She shared with me her residual anger with my dad. He had promised her that once he got his PhD and his teaching position that she would be able to continue her education and find a good career position for her self, but now, in her state of anxiety and single-parenthood, this was very difficult. She shared her understanding of some of the sexual details of his affair with their mutual acquaintance, and her continuing anger at his conduct, much to my discomfort.
She shared her frustration and anxiety with her (what turned out to be) successful attempt to quit smoking. Her cessation of smoking was followed by a lung infection that continued for several months of medicine and long coughing jags during the day or keeping her up at night. Maybe it was her own body, through the illness, creating an environment in her lungs where she could not comfortably smoke, until her nicotine cravings subsided. I witnessed her courageous and successful effort, and all the angst that went along with it.
She told me about her growing concern about the Vietnam War and my own vulnerability to being drafted when I turned 18 a few years down the road. I saw the passion of a mother protecting her young and the pragmatic activist cursing all those liberal male professor friends and acquaintances who were not lifting a finger to stop the war.
She worried about my younger brother and his weight problem. How it was affecting his social life and self-esteem and could affect his physical health as well. (FYI… my brother, pretty much on his own, successfully lost that extra weight during his high school years.) She shared her continuing rage at her own mother, for never loving her and the huge hole that that lack of love put in her self-esteem. During this time she had sent a letter to her mom (at the suggestion of a therapist) strongly telling her mom off for all these wounds. My grandmother shared that letter with my Aunt Ruth (my mom’s brother John’s wife) and then a couple weeks later my grandmother died of a heart attack. Ruth sent my mom a letter accusing her of killing her mother, which my mom shared with me.
With every story, every confession, every rant, every vent, I would see her more and more as a real person like myself.
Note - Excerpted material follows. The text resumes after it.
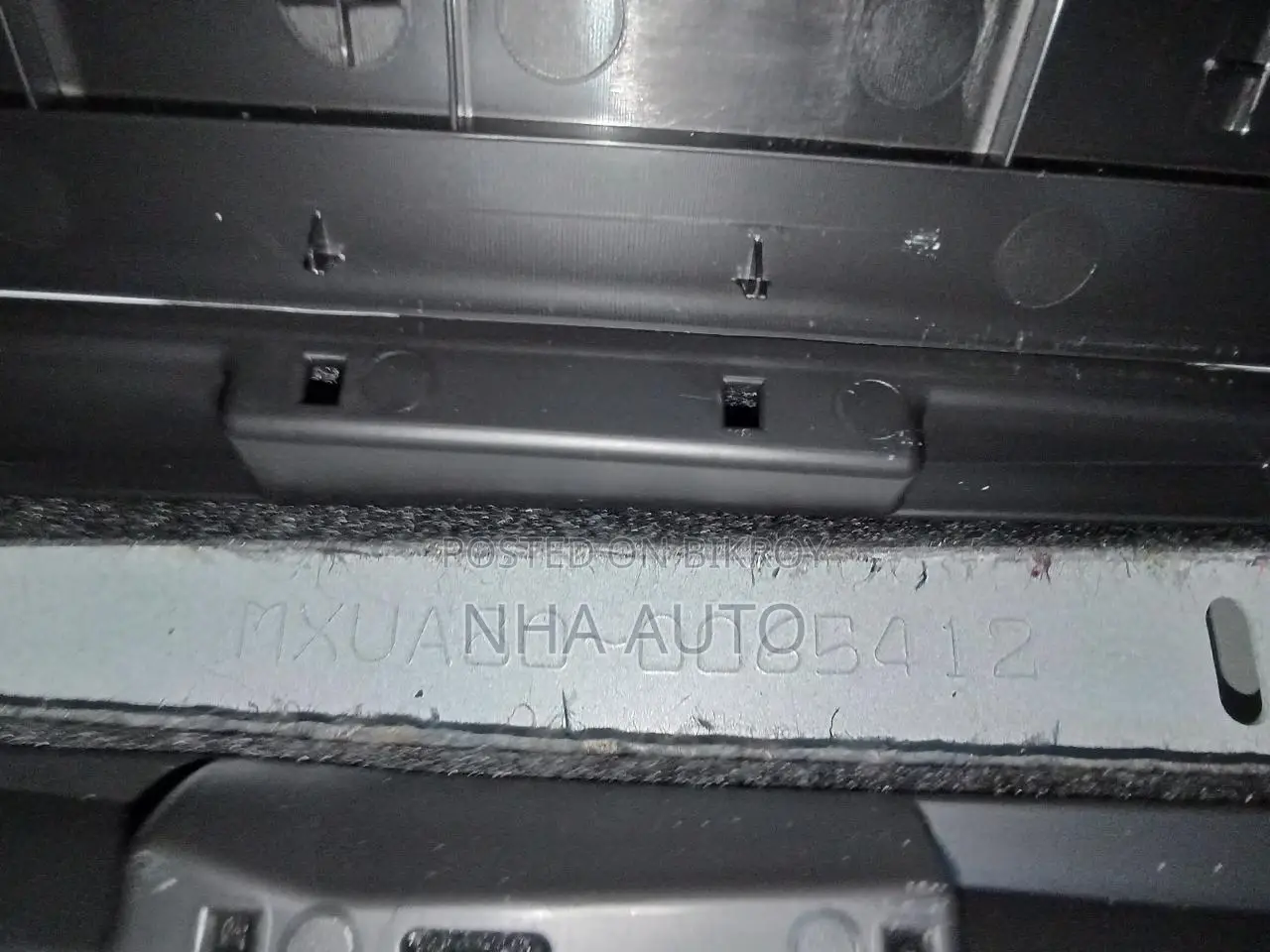 Toyota Harrier Z LEATHER NONHYBRID 2021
When I was younger I had somehow seen all adults as having always been adults and never really a kid like me. But in her stories, particularly those about her childhood, I saw that she was in fact not profoundly different than me, just aged. My iconic, bigger than life, (always with a better argument than mine against her) mother, was a grown up kid still struggling with her self-esteem, still trying to unravel and rationalize her relationship with her parents, still trying to figure out a path forward for her own development.
In retrospect, some would say that she probably laid more on my shoulders than she should have. But even though it was stressful for me to hear all this stuff about her, about my dad, about my own behavior, I was glad to be treated as a full-blown person, not some semi-functional “child”.
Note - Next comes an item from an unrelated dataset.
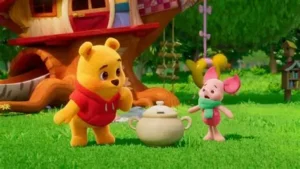 Winnie the Pooh – Continues to trend with new content and anniversaries.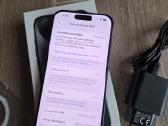 iPhone 15 Pro 128gb, pilna komplektacija - nuotraukos Nr. 4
After several years of those sessions in her room, our relationship began to transition from the classic mother-son thing to something more akin to comrades or even war buddies. More and more, we were interacting with each other as two people sharing a less than ideal situation and trying to help each other make the best of it, or at least get through the day. It was a quiet but profound shift, and I am today a transformed person because of it.